=== PROMPT ===
Give back every record precisely.
BEGIN
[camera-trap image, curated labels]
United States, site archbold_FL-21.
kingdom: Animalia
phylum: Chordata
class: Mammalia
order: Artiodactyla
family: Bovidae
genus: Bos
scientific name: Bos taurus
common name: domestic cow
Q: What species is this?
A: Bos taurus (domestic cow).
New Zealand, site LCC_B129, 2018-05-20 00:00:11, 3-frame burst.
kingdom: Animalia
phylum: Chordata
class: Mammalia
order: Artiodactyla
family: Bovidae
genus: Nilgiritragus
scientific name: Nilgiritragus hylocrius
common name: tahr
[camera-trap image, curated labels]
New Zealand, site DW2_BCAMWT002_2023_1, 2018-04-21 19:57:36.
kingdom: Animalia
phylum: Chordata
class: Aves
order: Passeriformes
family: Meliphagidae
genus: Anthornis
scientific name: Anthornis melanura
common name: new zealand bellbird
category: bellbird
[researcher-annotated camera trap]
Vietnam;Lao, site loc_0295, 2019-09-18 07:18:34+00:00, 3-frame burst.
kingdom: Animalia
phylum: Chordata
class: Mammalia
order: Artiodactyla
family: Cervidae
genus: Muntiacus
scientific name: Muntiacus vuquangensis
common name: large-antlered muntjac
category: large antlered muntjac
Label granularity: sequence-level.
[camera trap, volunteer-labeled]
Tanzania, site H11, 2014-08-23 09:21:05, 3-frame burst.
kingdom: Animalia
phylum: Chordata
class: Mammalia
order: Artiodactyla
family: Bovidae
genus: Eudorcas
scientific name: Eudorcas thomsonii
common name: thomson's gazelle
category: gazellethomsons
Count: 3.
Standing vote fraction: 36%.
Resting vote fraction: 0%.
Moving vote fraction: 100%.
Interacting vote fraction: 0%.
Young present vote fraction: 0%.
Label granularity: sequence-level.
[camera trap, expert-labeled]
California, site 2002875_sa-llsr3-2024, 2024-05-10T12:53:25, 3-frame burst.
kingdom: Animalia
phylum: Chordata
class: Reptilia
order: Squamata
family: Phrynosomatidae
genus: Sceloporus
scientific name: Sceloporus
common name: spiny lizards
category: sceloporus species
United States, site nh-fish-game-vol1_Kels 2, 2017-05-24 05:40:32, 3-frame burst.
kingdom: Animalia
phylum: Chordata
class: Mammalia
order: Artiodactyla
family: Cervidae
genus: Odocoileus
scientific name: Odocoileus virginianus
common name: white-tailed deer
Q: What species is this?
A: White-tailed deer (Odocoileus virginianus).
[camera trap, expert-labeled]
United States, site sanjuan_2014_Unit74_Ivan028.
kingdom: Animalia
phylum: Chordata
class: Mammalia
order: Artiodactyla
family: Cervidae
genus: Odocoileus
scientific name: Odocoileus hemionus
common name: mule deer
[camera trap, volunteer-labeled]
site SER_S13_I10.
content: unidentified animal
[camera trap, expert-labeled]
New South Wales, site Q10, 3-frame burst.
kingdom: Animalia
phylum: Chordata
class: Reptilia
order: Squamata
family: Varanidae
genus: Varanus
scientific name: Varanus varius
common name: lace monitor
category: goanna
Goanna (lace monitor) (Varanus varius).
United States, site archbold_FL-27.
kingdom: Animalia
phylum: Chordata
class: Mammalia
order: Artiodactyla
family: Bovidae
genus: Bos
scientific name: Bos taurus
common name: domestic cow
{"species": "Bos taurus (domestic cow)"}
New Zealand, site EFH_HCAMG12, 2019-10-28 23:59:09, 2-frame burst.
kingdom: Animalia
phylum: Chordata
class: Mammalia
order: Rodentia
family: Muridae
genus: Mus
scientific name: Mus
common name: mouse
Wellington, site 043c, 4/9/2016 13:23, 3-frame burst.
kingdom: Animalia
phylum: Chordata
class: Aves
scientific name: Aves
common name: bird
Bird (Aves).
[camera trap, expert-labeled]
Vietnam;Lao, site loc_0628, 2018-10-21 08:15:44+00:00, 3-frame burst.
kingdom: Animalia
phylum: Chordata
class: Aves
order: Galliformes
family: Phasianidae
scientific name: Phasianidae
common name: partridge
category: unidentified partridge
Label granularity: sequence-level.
END
=== OUTPUT OF THE TASK ===
[camera-trap image, curated labels]
United States, site archbold_FL-21.
kingdom: Animalia
phylum: Chordata
class: Mammalia
order: Artiodactyla
family: Bovidae
genus: Bos
scientific name: Bos taurus
common name: domestic cow
Q: What species is this?
A: Bos taurus (domestic cow).
New Zealand, site LCC_B129, 2018-05-20 00:00:11, 3-frame burst.
kingdom: Animalia
phylum: Chordata
class: Mammalia
order: Artiodactyla
family: Bovidae
genus: Nilgiritragus
scientific name: Nilgiritragus hylocrius
common name: tahr
[camera-trap image, curated labels]
New Zealand, site DW2_BCAMWT002_2023_1, 2018-04-21 19:57:36.
kingdom: Animalia
phylum: Chordata
class: Aves
order: Passeriformes
family: Meliphagidae
genus: Anthornis
scientific name: Anthornis melanura
common name: new zealand bellbird
category: bellbird
[researcher-annotated camera trap]
Vietnam;Lao, site loc_0295, 2019-09-18 07:18:34+00:00, 3-frame burst.
kingdom: Animalia
phylum: Chordata
class: Mammalia
order: Artiodactyla
family: Cervidae
genus: Muntiacus
scientific name: Muntiacus vuquangensis
common name: large-antlered muntjac
category: large antlered muntjac
Label granularity: sequence-level.
[camera trap, volunteer-labeled]
Tanzania, site H11, 2014-08-23 09:21:05, 3-frame burst.
kingdom: Animalia
phylum: Chordata
class: Mammalia
order: Artiodactyla
family: Bovidae
genus: Eudorcas
scientific name: Eudorcas thomsonii
common name: thomson's gazelle
category: gazellethomsons
Count: 3.
Standing vote fraction: 36%.
Resting vote fraction: 0%.
Moving vote fraction: 100%.
Interacting vote fraction: 0%.
Young present vote fraction: 0%.
Label granularity: sequence-level.
[camera trap, expert-labeled]
California, site 2002875_sa-llsr3-2024, 2024-05-10T12:53:25, 3-frame burst.
kingdom: Animalia
phylum: Chordata
class: Reptilia
order: Squamata
family: Phrynosomatidae
genus: Sceloporus
scientific name: Sceloporus
common name: spiny lizards
category: sceloporus species
United States, site nh-fish-game-vol1_Kels 2, 2017-05-24 05:40:32, 3-frame burst.
kingdom: Animalia
phylum: Chordata
class: Mammalia
order: Artiodactyla
family: Cervidae
genus: Odocoileus
scientific name: Odocoileus virginianus
common name: white-tailed deer
Q: What species is this?
A: White-tailed deer (Odocoileus virginianus).
[camera trap, expert-labeled]
United States, site sanjuan_2014_Unit74_Ivan028.
kingdom: Animalia
phylum: Chordata
class: Mammalia
order: Artiodactyla
family: Cervidae
genus: Odocoileus
scientific name: Odocoileus hemionus
common name: mule deer
[camera trap, volunteer-labeled]
site SER_S13_I10.
content: unidentified animal
[camera trap, expert-labeled]
New South Wales, site Q10, 3-frame burst.
kingdom: Animalia
phylum: Chordata
class: Reptilia
order: Squamata
family: Varanidae
genus: Varanus
scientific name: Varanus varius
common name: lace monitor
category: goanna
Goanna (lace monitor) (Varanus varius).
United States, site archbold_FL-27.
kingdom: Animalia
phylum: Chordata
class: Mammalia
order: Artiodactyla
family: Bovidae
genus: Bos
scientific name: Bos taurus
common name: domestic cow
{"species": "Bos taurus (domestic cow)"}
New Zealand, site EFH_HCAMG12, 2019-10-28 23:59:09, 2-frame burst.
kingdom: Animalia
phylum: Chordata
class: Mammalia
order: Rodentia
family: Muridae
genus: Mus
scientific name: Mus
common name: mouse
Wellington, site 043c, 4/9/2016 13:23, 3-frame burst.
kingdom: Animalia
phylum: Chordata
class: Aves
scientific name: Aves
common name: bird
Bird (Aves).
[camera trap, expert-labeled]
Vietnam;Lao, site loc_0628, 2018-10-21 08:15:44+00:00, 3-frame burst.
kingdom: Animalia
phylum: Chordata
class: Aves
order: Galliformes
family: Phasianidae
scientific name: Phasianidae
common name: partridge
category: unidentified partridge
Label granularity: sequence-level.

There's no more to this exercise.